:: What you are asked to do ::
Convert every line of the records below into a JSON list of strings, one string per line, and omit the blank lines.

......

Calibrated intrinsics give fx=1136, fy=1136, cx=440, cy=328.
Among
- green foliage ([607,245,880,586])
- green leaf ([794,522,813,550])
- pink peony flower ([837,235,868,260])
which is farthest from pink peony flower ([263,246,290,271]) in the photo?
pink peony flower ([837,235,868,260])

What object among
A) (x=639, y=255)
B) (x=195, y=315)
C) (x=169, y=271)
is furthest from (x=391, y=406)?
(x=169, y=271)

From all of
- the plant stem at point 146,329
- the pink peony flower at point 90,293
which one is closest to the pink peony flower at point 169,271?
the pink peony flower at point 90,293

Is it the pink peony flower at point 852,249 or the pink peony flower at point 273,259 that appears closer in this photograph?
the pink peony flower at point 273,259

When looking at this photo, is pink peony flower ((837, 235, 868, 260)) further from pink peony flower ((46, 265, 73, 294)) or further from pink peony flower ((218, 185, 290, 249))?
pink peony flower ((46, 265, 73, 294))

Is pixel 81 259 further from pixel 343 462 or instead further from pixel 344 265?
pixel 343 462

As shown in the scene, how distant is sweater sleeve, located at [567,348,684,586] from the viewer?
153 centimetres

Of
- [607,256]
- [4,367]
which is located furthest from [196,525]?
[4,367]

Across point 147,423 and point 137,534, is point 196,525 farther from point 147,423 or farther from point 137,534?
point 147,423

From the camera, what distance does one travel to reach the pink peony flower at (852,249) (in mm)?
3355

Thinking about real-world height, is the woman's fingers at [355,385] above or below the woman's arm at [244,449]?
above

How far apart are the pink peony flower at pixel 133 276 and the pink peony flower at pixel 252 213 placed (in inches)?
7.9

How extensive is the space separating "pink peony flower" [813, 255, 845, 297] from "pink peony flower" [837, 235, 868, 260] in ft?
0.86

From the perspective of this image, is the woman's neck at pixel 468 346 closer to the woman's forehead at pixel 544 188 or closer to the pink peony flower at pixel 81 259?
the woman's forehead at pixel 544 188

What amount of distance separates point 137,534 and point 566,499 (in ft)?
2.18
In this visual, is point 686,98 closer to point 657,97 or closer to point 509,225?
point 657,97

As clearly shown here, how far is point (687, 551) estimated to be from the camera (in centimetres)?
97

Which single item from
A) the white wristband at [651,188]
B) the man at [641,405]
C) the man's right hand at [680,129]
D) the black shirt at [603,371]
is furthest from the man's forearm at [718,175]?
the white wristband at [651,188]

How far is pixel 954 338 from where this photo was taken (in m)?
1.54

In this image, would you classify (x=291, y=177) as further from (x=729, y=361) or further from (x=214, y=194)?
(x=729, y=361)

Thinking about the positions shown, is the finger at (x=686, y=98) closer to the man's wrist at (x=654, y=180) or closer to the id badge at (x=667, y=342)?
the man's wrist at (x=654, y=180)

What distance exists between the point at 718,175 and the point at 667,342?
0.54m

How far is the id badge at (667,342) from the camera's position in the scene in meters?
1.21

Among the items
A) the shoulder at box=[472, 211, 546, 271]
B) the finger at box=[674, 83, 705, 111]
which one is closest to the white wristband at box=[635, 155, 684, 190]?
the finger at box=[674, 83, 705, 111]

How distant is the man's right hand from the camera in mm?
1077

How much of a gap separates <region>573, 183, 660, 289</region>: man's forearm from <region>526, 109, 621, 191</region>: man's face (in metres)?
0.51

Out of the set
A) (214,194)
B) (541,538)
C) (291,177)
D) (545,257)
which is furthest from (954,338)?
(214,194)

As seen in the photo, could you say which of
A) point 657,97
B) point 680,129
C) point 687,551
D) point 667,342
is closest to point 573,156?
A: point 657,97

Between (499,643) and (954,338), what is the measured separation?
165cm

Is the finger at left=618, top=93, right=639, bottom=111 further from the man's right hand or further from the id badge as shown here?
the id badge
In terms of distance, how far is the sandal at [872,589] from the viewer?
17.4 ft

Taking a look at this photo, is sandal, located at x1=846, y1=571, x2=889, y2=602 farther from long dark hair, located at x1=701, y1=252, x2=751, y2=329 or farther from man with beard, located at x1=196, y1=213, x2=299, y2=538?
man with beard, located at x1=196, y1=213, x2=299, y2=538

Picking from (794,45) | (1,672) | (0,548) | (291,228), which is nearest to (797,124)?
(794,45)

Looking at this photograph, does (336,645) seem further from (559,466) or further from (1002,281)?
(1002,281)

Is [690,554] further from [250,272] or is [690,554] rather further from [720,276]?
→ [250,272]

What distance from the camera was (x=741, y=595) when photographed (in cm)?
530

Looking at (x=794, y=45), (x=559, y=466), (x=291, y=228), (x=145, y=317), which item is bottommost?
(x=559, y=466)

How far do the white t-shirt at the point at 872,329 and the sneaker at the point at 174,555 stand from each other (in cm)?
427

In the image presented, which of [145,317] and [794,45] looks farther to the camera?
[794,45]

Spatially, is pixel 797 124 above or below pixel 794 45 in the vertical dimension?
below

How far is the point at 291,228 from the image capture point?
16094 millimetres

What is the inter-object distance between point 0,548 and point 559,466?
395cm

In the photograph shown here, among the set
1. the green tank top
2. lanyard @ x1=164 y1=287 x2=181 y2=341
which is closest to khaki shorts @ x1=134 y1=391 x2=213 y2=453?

......

:: Solved exercise ::
[
  "Calibrated intrinsics give fx=1136, fy=1136, cx=440, cy=328.",
  "Among",
  "- green foliage ([607,245,880,586])",
  "- green leaf ([794,522,813,550])",
  "- pink peony flower ([837,235,868,260])",
  "which is farthest from pink peony flower ([263,246,290,271]) in the photo?",
  "pink peony flower ([837,235,868,260])",
  "What object among",
  "A) (x=639, y=255)",
  "B) (x=195, y=315)",
  "C) (x=169, y=271)",
  "is furthest from (x=391, y=406)?",
  "(x=169, y=271)",
  "From all of",
  "- the plant stem at point 146,329",
  "- the pink peony flower at point 90,293",
  "which one is closest to the pink peony flower at point 169,271?",
  "the pink peony flower at point 90,293",
  "Is it the pink peony flower at point 852,249 or the pink peony flower at point 273,259 that appears closer in this photograph?",
  "the pink peony flower at point 273,259",
  "When looking at this photo, is pink peony flower ((837, 235, 868, 260)) further from pink peony flower ((46, 265, 73, 294)) or further from pink peony flower ((218, 185, 290, 249))?",
  "pink peony flower ((46, 265, 73, 294))",
  "Is pixel 81 259 further from pixel 343 462 or instead further from pixel 344 265?",
  "pixel 343 462",
  "As shown in the scene, how distant is sweater sleeve, located at [567,348,684,586] from the viewer?",
  "153 centimetres",
  "Of",
  "- [607,256]",
  "- [4,367]",
  "which is located furthest from [196,525]?",
  "[4,367]",
  "Across point 147,423 and point 137,534, is point 196,525 farther from point 147,423 or farther from point 137,534?",
  "point 147,423",
  "From the camera, what distance does one travel to reach the pink peony flower at (852,249) (in mm)?",
  "3355",
  "Thinking about real-world height, is the woman's fingers at [355,385] above or below the woman's arm at [244,449]?",
  "above",
  "How far apart are the pink peony flower at pixel 133 276 and the pink peony flower at pixel 252 213 placed (in inches)?",
  "7.9",
  "How extensive is the space separating \"pink peony flower\" [813, 255, 845, 297] from \"pink peony flower\" [837, 235, 868, 260] in ft?",
  "0.86",
  "From the perspective of this image, is the woman's neck at pixel 468 346 closer to the woman's forehead at pixel 544 188 or closer to the pink peony flower at pixel 81 259?",
  "the woman's forehead at pixel 544 188",
  "What amount of distance separates point 137,534 and point 566,499 (in ft)?",
  "2.18",
  "In this visual, is point 686,98 closer to point 657,97 or closer to point 509,225?",
  "point 657,97",
  "As clearly shown here, how far is point (687, 551) estimated to be from the camera (in centimetres)?",
  "97",
  "Which single item from",
  "A) the white wristband at [651,188]",
  "B) the man at [641,405]",
  "C) the man's right hand at [680,129]",
  "D) the black shirt at [603,371]",
  "is furthest from the man's forearm at [718,175]?",
  "the white wristband at [651,188]",
  "How far is pixel 954 338 from where this photo was taken (in m)?",
  "1.54",
  "In this image, would you classify (x=291, y=177) as further from (x=729, y=361) or further from (x=214, y=194)?",
  "(x=729, y=361)",
  "Thinking about the positions shown, is the finger at (x=686, y=98) closer to the man's wrist at (x=654, y=180) or closer to the id badge at (x=667, y=342)?",
  "the man's wrist at (x=654, y=180)",
  "What distance exists between the point at 718,175 and the point at 667,342?",
  "0.54m",
  "How far is the id badge at (667,342) from the camera's position in the scene in meters?",
  "1.21",
  "Among the items",
  "A) the shoulder at box=[472, 211, 546, 271]",
  "B) the finger at box=[674, 83, 705, 111]",
  "which one is closest to the white wristband at box=[635, 155, 684, 190]?",
  "the finger at box=[674, 83, 705, 111]",
  "How distant is the man's right hand from the camera in mm?",
  "1077",
  "How much of a gap separates <region>573, 183, 660, 289</region>: man's forearm from <region>526, 109, 621, 191</region>: man's face (in metres)?",
  "0.51",
  "Out of the set",
  "A) (214,194)",
  "B) (541,538)",
  "C) (291,177)",
  "D) (545,257)",
  "which is furthest from (954,338)?",
  "(214,194)",
  "As seen in the photo, could you say which of",
  "A) point 657,97",
  "B) point 680,129",
  "C) point 687,551",
  "D) point 667,342",
  "is closest to point 573,156?",
  "A: point 657,97",
  "Between (499,643) and (954,338), what is the measured separation?",
  "165cm",
  "Is the finger at left=618, top=93, right=639, bottom=111 further from the man's right hand or further from the id badge as shown here?",
  "the id badge",
  "In terms of distance, how far is the sandal at [872,589] from the viewer?",
  "17.4 ft",
  "Taking a look at this photo, is sandal, located at x1=846, y1=571, x2=889, y2=602 farther from long dark hair, located at x1=701, y1=252, x2=751, y2=329 or farther from man with beard, located at x1=196, y1=213, x2=299, y2=538?",
  "man with beard, located at x1=196, y1=213, x2=299, y2=538",
  "Picking from (794,45) | (1,672) | (0,548) | (291,228), which is nearest to (797,124)?",
  "(794,45)",
  "Looking at this photograph, does (336,645) seem further from (559,466) or further from (1002,281)?",
  "(1002,281)",
  "Is [690,554] further from [250,272] or is [690,554] rather further from [720,276]?",
  "→ [250,272]",
  "What distance from the camera was (x=741, y=595) when photographed (in cm)?",
  "530",
  "Looking at (x=794, y=45), (x=559, y=466), (x=291, y=228), (x=145, y=317), which item is bottommost?",
  "(x=559, y=466)",
  "How far do the white t-shirt at the point at 872,329 and the sneaker at the point at 174,555 stand from each other (in cm)?",
  "427",
  "In the image presented, which of [145,317] and [794,45] looks farther to the camera?",
  "[794,45]",
  "Spatially, is pixel 797 124 above or below pixel 794 45 in the vertical dimension?",
  "below",
  "How far is the point at 291,228 from the image capture point?",
  "16094 millimetres",
  "What is the inter-object distance between point 0,548 and point 559,466?",
  "395cm",
  "In the photograph shown here, among the set",
  "1. the green tank top",
  "2. lanyard @ x1=164 y1=287 x2=181 y2=341",
  "which is closest to khaki shorts @ x1=134 y1=391 x2=213 y2=453?"
]